I worry that if I tinker with my documents in regards to my legal sex somehow that will be ussed to invalidate my marriage as that makes it a same sex marriage.
So it is said that if you know your enemies and know yourself, you can win a hundred battles without a single loss.
If you only know yourself, but not your opponent, you may win or may lose.
If you know neither yourself nor your enemy, you will always endanger yourself.
Sun Tsu 'The art of War'
  •  

Ann Onymous

Quote from: cynthialee on May 25, 2011, 10:59:47 PM
My big worry is that the laws will be made so that we can't marry anyone. And that my marriage which is between two trans folks will be somehow invalidated somehow in the future.
I worry about this big time.
I worry that if I tinker with my documents in regards to my legal sex somehow that will be ussed to invalidate my marriage as that makes it a same sex marriage.

I do not envision a situation where we 'cannot marry anyone.'  The Courts have ruled in the past that marriage is a fundamental right.  So to say that we could not marry ANYONE would carry with it Constitutional implications at the federal level if not the State level. 
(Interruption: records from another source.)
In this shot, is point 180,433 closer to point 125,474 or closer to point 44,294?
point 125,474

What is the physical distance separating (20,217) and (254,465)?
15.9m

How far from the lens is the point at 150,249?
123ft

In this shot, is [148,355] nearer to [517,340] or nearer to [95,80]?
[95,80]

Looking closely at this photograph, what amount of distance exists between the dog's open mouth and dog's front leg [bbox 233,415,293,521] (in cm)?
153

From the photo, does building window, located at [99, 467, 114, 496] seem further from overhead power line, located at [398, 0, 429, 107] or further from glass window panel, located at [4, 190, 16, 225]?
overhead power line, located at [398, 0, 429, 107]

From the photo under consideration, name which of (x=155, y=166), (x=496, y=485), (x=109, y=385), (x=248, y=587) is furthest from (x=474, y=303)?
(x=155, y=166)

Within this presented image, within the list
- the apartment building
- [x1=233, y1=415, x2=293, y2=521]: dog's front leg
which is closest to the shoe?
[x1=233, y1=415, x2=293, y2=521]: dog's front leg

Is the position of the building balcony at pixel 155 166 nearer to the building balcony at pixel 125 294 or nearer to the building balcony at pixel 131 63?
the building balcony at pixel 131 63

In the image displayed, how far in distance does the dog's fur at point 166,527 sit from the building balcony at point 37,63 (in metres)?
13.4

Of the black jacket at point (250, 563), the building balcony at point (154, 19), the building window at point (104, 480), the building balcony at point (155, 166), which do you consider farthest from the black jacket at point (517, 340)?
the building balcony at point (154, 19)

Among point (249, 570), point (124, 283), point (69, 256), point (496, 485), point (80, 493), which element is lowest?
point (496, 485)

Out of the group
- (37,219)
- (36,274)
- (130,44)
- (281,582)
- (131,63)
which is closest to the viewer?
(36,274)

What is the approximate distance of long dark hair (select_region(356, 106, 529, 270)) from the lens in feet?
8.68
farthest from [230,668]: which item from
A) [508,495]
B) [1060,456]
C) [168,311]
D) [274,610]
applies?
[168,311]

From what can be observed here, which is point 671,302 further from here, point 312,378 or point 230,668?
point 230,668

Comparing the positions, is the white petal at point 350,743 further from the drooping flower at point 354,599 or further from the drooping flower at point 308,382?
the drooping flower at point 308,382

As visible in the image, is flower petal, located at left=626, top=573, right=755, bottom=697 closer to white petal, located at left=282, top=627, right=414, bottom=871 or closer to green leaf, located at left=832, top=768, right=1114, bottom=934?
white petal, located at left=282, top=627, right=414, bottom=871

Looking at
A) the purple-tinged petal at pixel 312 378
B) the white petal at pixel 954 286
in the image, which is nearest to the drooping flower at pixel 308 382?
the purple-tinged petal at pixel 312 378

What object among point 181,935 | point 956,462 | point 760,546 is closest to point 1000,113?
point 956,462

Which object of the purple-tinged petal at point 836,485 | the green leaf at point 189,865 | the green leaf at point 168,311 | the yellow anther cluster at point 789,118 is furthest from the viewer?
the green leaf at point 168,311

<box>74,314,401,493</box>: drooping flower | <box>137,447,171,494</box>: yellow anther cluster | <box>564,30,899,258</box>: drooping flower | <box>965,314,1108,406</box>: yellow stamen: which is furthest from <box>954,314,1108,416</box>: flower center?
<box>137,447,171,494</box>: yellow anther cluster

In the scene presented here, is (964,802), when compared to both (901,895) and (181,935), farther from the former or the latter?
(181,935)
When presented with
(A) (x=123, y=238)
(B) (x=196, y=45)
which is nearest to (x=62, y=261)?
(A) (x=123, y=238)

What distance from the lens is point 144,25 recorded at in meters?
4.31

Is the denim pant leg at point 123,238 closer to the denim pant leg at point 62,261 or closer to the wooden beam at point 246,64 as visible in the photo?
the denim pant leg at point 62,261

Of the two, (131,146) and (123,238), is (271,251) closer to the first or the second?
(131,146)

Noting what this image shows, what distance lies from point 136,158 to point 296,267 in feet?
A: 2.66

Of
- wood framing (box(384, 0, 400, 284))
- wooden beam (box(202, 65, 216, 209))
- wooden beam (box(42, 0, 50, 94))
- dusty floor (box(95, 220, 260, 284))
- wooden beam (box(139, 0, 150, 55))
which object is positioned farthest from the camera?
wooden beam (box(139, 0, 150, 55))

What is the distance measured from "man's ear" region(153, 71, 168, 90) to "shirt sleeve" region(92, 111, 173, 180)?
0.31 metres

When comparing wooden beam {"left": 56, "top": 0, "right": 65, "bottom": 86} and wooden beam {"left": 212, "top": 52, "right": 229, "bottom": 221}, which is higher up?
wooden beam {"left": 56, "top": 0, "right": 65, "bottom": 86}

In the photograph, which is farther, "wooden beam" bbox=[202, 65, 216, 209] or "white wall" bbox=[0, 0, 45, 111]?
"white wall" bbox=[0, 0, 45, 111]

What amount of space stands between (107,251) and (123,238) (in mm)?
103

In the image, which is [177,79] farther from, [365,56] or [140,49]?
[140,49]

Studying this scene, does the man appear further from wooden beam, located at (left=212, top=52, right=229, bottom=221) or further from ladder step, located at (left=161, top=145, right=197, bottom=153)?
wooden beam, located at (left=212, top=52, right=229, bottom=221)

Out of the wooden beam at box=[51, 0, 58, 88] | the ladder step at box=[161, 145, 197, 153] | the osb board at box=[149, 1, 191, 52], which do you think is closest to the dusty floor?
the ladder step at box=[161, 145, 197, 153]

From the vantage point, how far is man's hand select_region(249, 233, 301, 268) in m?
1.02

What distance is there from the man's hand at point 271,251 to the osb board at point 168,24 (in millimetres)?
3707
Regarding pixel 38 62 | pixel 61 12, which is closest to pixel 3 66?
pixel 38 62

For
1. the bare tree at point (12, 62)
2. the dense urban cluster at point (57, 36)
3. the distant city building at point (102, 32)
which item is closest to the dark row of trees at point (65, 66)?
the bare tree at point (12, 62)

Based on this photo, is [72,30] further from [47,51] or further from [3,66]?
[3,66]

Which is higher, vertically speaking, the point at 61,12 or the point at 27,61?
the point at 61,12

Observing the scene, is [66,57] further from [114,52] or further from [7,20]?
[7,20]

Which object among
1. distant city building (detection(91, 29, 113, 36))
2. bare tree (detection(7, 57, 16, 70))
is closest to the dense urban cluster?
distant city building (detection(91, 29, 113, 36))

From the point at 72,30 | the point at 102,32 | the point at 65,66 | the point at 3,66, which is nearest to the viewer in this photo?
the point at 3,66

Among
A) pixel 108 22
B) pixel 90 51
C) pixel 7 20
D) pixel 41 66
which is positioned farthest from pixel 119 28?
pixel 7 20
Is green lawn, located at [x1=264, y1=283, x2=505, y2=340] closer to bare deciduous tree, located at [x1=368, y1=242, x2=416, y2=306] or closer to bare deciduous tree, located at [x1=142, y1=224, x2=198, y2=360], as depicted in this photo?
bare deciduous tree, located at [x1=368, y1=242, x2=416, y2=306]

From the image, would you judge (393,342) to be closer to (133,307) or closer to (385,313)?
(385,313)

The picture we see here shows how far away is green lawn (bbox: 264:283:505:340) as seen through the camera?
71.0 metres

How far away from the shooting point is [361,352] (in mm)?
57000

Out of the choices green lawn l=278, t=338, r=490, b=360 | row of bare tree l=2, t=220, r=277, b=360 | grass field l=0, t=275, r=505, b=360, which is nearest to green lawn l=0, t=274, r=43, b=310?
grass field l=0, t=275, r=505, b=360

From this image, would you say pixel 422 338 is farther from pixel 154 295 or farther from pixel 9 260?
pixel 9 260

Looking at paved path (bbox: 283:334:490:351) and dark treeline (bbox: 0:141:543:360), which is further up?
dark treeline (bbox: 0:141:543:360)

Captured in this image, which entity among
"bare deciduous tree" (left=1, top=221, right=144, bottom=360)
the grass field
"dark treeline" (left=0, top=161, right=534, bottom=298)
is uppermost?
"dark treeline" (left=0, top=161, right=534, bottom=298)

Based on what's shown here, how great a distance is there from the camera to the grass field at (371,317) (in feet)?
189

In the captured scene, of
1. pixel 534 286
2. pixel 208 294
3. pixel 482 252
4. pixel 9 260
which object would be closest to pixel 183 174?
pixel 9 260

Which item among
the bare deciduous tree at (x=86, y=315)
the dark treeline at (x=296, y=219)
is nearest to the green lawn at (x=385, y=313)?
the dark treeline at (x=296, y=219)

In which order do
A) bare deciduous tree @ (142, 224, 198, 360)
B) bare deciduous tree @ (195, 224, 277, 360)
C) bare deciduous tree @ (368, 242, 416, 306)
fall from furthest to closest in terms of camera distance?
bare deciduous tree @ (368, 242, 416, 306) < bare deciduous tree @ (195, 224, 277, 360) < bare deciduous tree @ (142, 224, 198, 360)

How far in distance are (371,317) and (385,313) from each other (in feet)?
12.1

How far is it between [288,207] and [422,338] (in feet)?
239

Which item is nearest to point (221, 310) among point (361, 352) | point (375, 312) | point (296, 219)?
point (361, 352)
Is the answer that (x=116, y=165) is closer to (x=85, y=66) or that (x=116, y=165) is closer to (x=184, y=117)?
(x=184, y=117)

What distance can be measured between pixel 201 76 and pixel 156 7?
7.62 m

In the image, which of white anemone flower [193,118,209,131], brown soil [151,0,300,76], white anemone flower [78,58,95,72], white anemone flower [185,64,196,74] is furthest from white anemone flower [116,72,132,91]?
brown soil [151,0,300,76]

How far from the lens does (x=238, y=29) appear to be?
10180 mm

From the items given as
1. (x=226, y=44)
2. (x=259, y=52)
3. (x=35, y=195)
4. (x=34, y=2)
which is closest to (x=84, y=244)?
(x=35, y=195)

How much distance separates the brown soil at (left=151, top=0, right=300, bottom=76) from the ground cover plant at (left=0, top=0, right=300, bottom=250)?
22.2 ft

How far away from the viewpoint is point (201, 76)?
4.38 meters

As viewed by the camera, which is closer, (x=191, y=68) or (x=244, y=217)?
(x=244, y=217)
Additionally, an act that serves to invalidate an existing marriage would carry with it other Constitutional implications related to the prohibitions related to ex post facto elements of law.  As a good example of why we don't see such issues occurring, take a look at the language in the much-discussed Texas SB723- although I did not agree that it was the gloom and doom legislation some made it out to be, it also expressly stated that it only would apply to applications made on or after the effective date of the legislation.  It would not have been retroactive.